The stallion turned violent and would sooner have killed a man than dealt with him.

''When the horses go through this sort of trauma, they're similar to where a kid can end up," said Brannaman, who is the basis of the main character in Nicholas Evans' best-selling novel, ''The Horse Whisperer. "

His lecture closed a three-day conference in Helena on child abuse prevention. The audience of hundreds, included social workers, foster parents, child advocates and others.

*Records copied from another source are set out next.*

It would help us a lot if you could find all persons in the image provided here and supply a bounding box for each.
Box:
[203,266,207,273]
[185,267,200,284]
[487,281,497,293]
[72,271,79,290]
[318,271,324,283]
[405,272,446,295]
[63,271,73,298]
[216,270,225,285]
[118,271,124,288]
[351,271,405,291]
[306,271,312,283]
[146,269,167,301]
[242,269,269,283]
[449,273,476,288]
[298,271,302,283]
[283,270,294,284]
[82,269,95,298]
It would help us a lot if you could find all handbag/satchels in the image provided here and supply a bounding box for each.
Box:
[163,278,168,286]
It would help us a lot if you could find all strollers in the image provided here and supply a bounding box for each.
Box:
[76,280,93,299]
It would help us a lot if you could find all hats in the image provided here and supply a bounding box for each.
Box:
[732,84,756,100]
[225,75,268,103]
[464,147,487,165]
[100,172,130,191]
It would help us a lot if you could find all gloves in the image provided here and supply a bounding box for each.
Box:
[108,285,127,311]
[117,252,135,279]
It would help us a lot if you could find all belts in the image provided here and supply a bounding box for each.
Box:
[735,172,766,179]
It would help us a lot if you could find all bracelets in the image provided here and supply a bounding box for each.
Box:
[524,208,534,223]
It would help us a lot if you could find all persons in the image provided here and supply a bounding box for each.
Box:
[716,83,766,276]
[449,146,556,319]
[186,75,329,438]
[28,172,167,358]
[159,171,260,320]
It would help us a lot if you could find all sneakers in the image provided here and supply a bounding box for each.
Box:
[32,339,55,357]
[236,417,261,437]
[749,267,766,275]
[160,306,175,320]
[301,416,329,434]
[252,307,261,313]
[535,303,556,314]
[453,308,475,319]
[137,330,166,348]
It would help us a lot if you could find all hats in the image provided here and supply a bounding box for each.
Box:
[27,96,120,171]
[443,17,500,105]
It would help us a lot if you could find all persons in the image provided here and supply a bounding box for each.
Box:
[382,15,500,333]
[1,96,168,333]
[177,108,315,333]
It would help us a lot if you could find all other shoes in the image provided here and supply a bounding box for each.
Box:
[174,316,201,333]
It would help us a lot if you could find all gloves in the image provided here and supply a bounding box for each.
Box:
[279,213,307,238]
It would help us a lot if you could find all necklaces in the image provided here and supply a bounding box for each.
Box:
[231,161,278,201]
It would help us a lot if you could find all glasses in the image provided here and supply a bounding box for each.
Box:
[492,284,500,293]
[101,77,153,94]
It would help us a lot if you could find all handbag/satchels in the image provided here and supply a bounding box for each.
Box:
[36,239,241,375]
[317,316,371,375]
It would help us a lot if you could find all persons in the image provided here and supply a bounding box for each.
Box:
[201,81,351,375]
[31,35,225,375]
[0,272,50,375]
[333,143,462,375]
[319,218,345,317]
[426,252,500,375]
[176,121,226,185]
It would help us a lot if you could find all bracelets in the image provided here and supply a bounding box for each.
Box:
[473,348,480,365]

''It's a hell of a thing," Brannaman said of the abused. ''You look in their eyes and they're dead."

The horse whisperer Brannaman, a young Montana cowboy leading his first horse clinic in Arizona in the early 1980s, was challenged to load that stallion into a horse trailer.

No one could even touch the horse, nonetheless load him, but Brannaman took the bait. Later that day, that stallion was not only going in and out of the horse trailer like he owned it, Brannaman said, he was following him around like a puppy.

Abused horses are like abused children, Brannaman said. They trust no one and expect the worst. But patience, leadership, compassion and firmness can help them overcome their pasts, he said.

And he should know. Brannaman, who served as the main consultant to Robert Redford in the making of the film ''The Horse Whisperer," was an abused boy himself.

Brannaman and his brother seemed to have a storybook life, growing up in Coeur d'Alene as rodeo stars and television performers. But Brannaman said they never knew a day without fear.

''From the outside looking in, it looked really glamorous," Brannaman said. ''But my dad gave us the choice of practicing roping tricks or getting whipped."

The boys lived in the shadow of their abusive father until one day, their housekeeper convinced them to leave with her on a promise that she would raise them as her own.

A few days later, she left them on the courthouse steps in Virginia City. The boys knew they couldn't go back to their dad -- ''we wouldn't last the night," Brannaman said -- but found grace when a foster family in Ennis took them in.

That was when Brannaman realized what it was like to live without fear.

''I remember the feeling of contentment because I knew I had an entire night when I had nothing to fear," Brannaman said.

Over time, Brannaman grew more confident and came to have a purpose in life. He is now a successful horse trainer who gives clinics all over the country.

And he says the lessons he learned as a youngster are the lessons he practices everyday with horses.

He gained the trust of that violent Arabian stallion by rewarding the horse with rope slack every time he took a tentative step toward him. While the horse didn't understand at first -- he had never been cut any slack before -- he eventually covered the 40 feet that separated him and Brannaman and let the gentle cowboy take off his scabby halter.

And the lessons he practices on horses are the same lessons that can help heal children's troubled pasts, he said.

''Some of the rules apply the same," Brannaman said. ''If you're feeling so damned sorry for them that you can't give them a job to do, you're going to fail. There's nothing wrong with a kid working. It makes them appreciate play."

Brannaman got a standing ovation, and attendees said his advice rings true.

''It was so moving, so riveting," said Cecilia Cravens, a Child Protective Services worker who traveled from Shelby to attend the conference. ''The comparisons with the kids were right on."

Mertie Gardner of Rexford, who opened her house to foster children for the first time five years ago, called Brannaman's lecture ''amazing" and took his message to heart.

''It's so easy to feel sorry for the children," she said.